Lee also emphasized that the current gap in computing power is a significant issue. "Our computing power has always lagged far behind." However, he believes that better models can be created based on lower computing power costs.
McKinsey & Company Senior Partner Violet Chung believes that generative AI, based on traditional AI and advanced analytics, can further unleash economic benefits of $2 trillion annually in China. Investment experts are poised to make significant investments in the Chinese AI industry over the next decade, with annual amounts reaching trillions of dollars, driving strategic growth in China's economy.
Moonshot AI on Tuesday had just completed a new round of financing exceeding $300 million, with a post-investment valuation of $3.3 billion, attracting other investors including Tencent, Gaorong Capital, and existing shareholder Alibaba.

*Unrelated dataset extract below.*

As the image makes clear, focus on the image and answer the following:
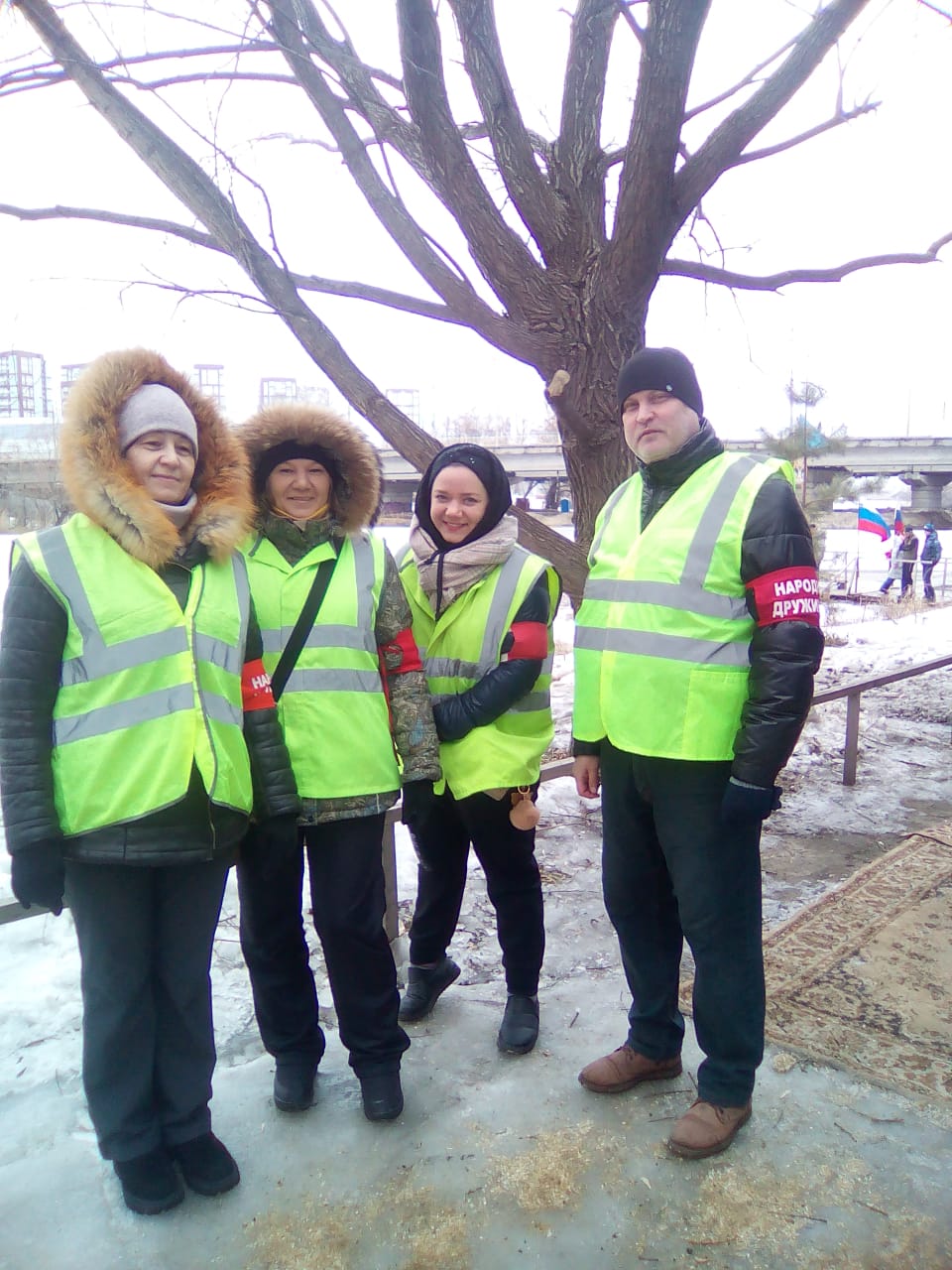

Previously, Baichuan AI announced the completion of a five billion yuan in round A financing, valuing it at 20 billion yuan. Investors included Beijing Artificial Intelligence Industry Investment Fund, Shanghai Artificial Intelligence Industry Investment Fund, Alibaba, Xiaomi, Tencent, China International Capital Corporation (CICC), and Shenzhen Capital Group.
In 2023, China's AI core industry scale reached 578.4 billion yuan, with a year-on-year growth rate of 13.9%, according to the Blue Book on AI and Rule of Law in the World (2024).
In terms of industry investment, there were 815 AI investment and financing events in China last year, an 18.2% decrease from 2022; however, the total financing amount reached 263.1 billion yuan, an increase of about 51% from 173.1 billion yuan in 2022, indicating a decrease in the number of investment events but an increase in total financing amount. 可以作为abstract
As of the first quarter of 2024, there were nearly 30,000 AI enterprises worldwide, with 4,500 from China. Currently, there are 1,328 AI large models globally, with the U.S. accounting for 44% and China for 36%, according to the China Academy of Information and Communications Technology.
As the U.S. government continues to utilize export controls, tariffs, and long-arm jurisdiction to curb China's development in advanced manufacturing and high-tech fields, China is accelerating the development of a self-sufficient technological supply chain.
Unlike the U.S., Chinese companies are accelerating innovation-driven development and improving their autonomous innovation capabilities while actively sharing technological advancements with other countries for mutually beneficial development.
With China's AI computing power, foundation model, and application market sizes rapidly expanding, the AI market is expected to reach 5.2 trillion yuan and the industrial AI market to hit 9.4 trillion yuan by 2030, according to Peng Wensheng, the chief economist of CICC.